Few more questions that may help to narrow it down
Sun ?....Shade?...Wet/dry.....(looking up companions will help),...
Soil type?....Clay, loam, sand, etc.?

This is a picture or just a part of a plant......How tall?.....ground creeper? 
What at time of year was pic. taken? (assume late fall?)?.....Mature plants look different than immature plants....many times.

Any flowers or seed pods?...Biggie at certain times of the year. 

Contacting local country agent or University Horticulture Dept.....is very helpful .

----------


## plantman60

Firsthand, I'd say buttercup family which means it's probably quite toxic.  Never go by the first two leaves, always look at the later leaves.  Hope this helps!

----------


## SwissBrit

Crush and smell guys..
Then rub on the back of your hand to see if you get a reaction.
Only then taste and only on your tongue  - no swallowing, have a bottle of water handy to wash your mouth out.
Bear in mind all of this only does is tell you if it has an acid or alkaline reaction, is it bitter or sweet.
IF IN DOUBT - SPIT IT OUT

In Europe theres a great book for Food for Free which covers most edible plants and points out the non edible and poisonous ones.
Surely theres such a book for the USA

----------


## hunter63

It would be nice if someone that makes these posts containing a couple of pic' of some plant......Would check back in and let people know what he/she found out.

Usually only one or two posts, no location zone, no time if year, ....not much as any additional clue,.... just a pic.

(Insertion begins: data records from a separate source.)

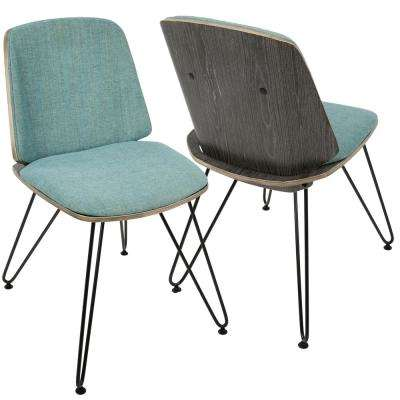 Dark Grey Wood and Teal Avery Upholstered Dining/Accent Chair (Set of 2)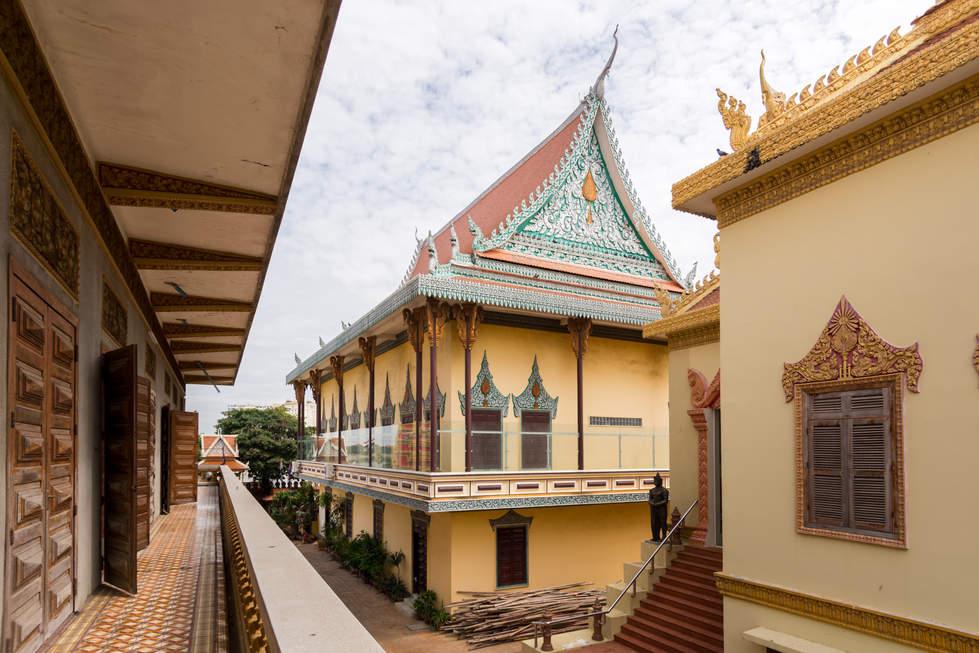 Klasztor w Phnom Penh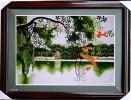 Tranh thêu Hồ gươm 1
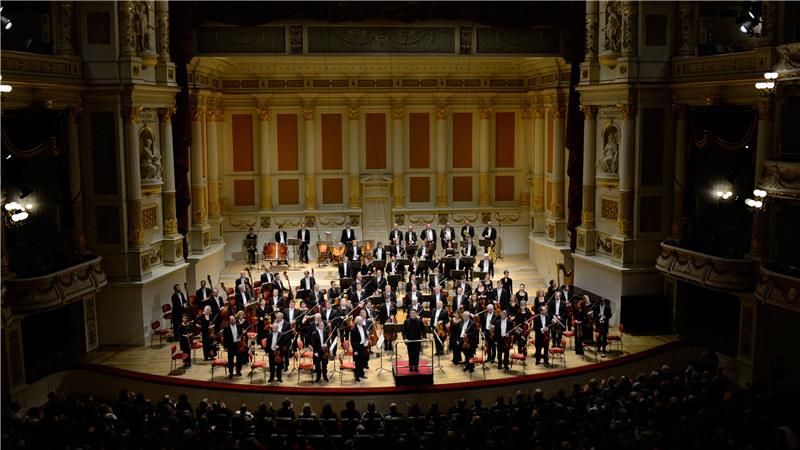 拥有469年悠久历史的德累斯顿国家管弦乐团 Matthias Creutziger/摄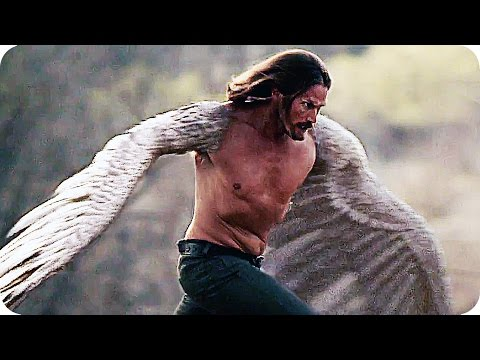 MIDNIGHT, TEXAS Trailer 2 SEASON 1 (2017)...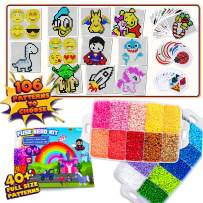 FunzBo Fuse Beads for Kids Craft Art - 106 Patterns Fusebead Melty Fusion Colored Perla Pearler Beads Arts and Crafts Pearler Set for Boys Girls Age 4 5 6 7 8 Year Old Classroom (Mega)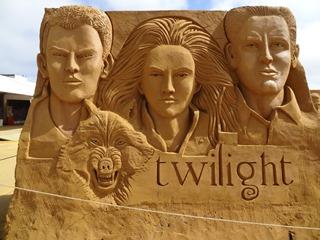 2016.08.12-021 Twilight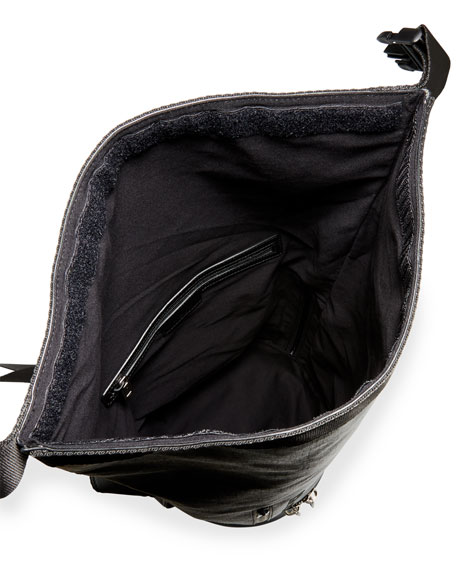Givenchy Men's Jaw Large Faux-Leather Hybrid Bag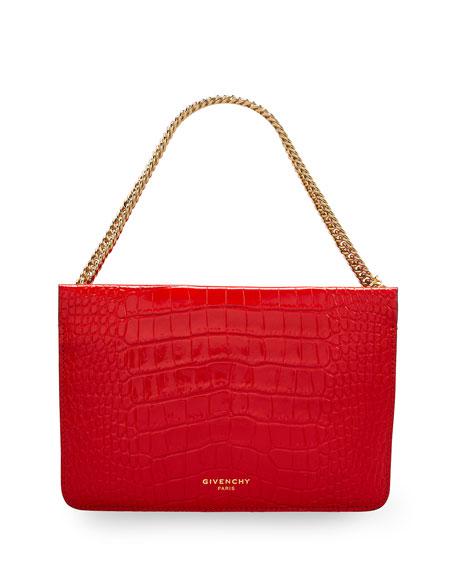 Givenchy Cross 3 Mock-Croc Chain Crossbody Bag
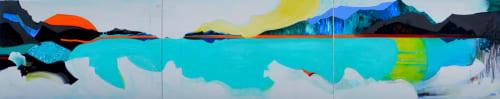 Paintings by Ellen Dieter seen at Private Residence, Honolulu - Lake Honu - painting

I going to assume that that OP tried it, didn't save a piece of it,... to have someone show the EMT what they ate.....and met their demise.

Rub test and tip of tongue are still nor a good identification of something is Good....maybe just "not a real bad".

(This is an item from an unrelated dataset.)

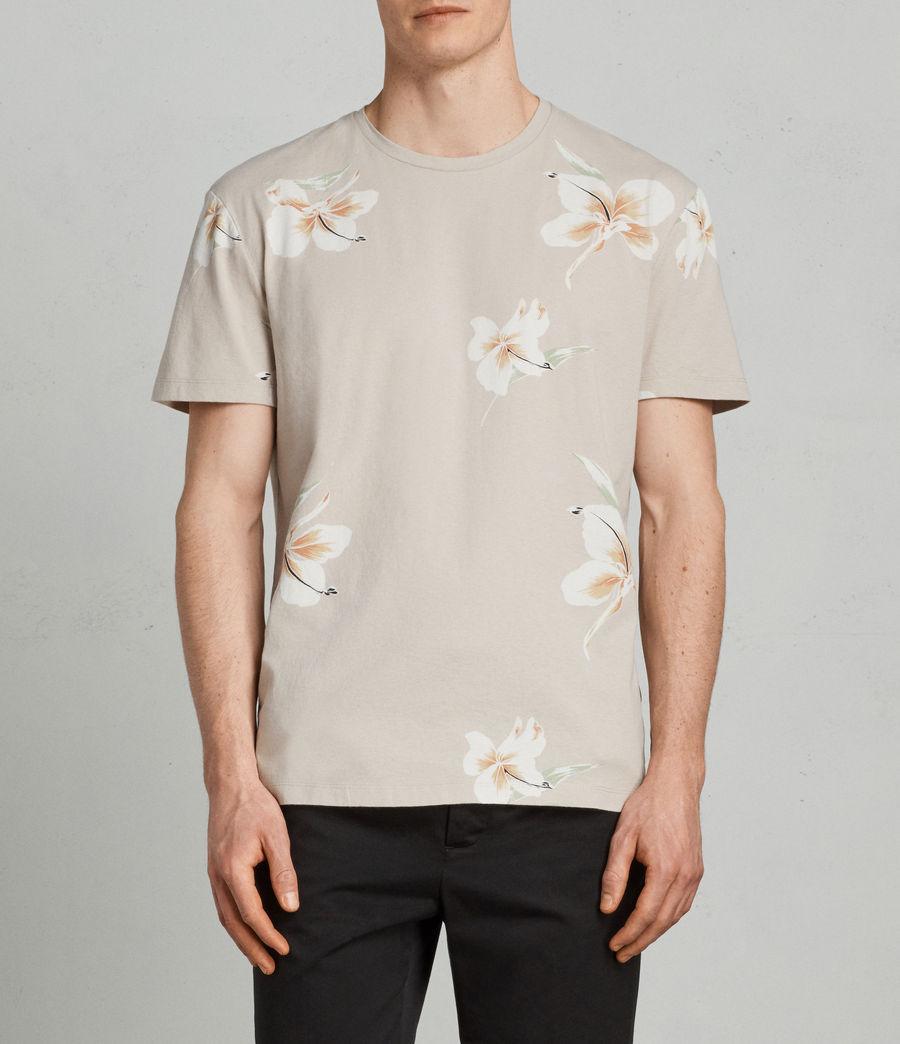 Mens Lily Crew T-Shirt (dark_grey) - Image 1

Hunted with an older guy that came from Poland....Many plants were similar some not so much...used the tip of tongue taste test...a lot.
Also carried a flask of homemade plum liquor...as an antidote....LOL

----------


## LowKey

How long does it take you to react to Poison Ivy if you rub it on the back of your hand?
About an hour, maybe a little less?
By that time you could have eaten a whole poison ivy salad, then looked at your hand and said, "uh oh...."

----------


## Pennsylvania Mike

> It would be nice if someone that makes these posts containing a couple of pic' of some plant......Would check back in and let people know what he/she found out.
> 
> Usually only one or two posts, no location zone, no time if year, ....not much as any additional clue,.... just a pic.
> 
> I going to assume that that OP tried it, didn't save a piece of it,... to have someone show the EMT what they ate.....and met their demise.
> 
> Rub test and tip of tongue are still nor a good identification of something is Good....maybe just "not a real bad".
> 
> Hunted with an older guy that came from Poland....Many plants were similar some not so much...used the tip of tongue taste test...a lot.
> Also carried a flask of homemade plum liquor...as an antidote....LOL


Hunter, give him/her the benefit of the doubt, he/she posted on 12-05-2016, 08:49 PM and maybe he/she ate the plant and ... didn't have any homemade plum liquor.

----------


## hunter63

> Hunter, give him/her the benefit of the doubt, he/she posted on 12-05-2016, 08:49 PM and maybe he/she ate the plant and ... didn't have any homemade plum liquor.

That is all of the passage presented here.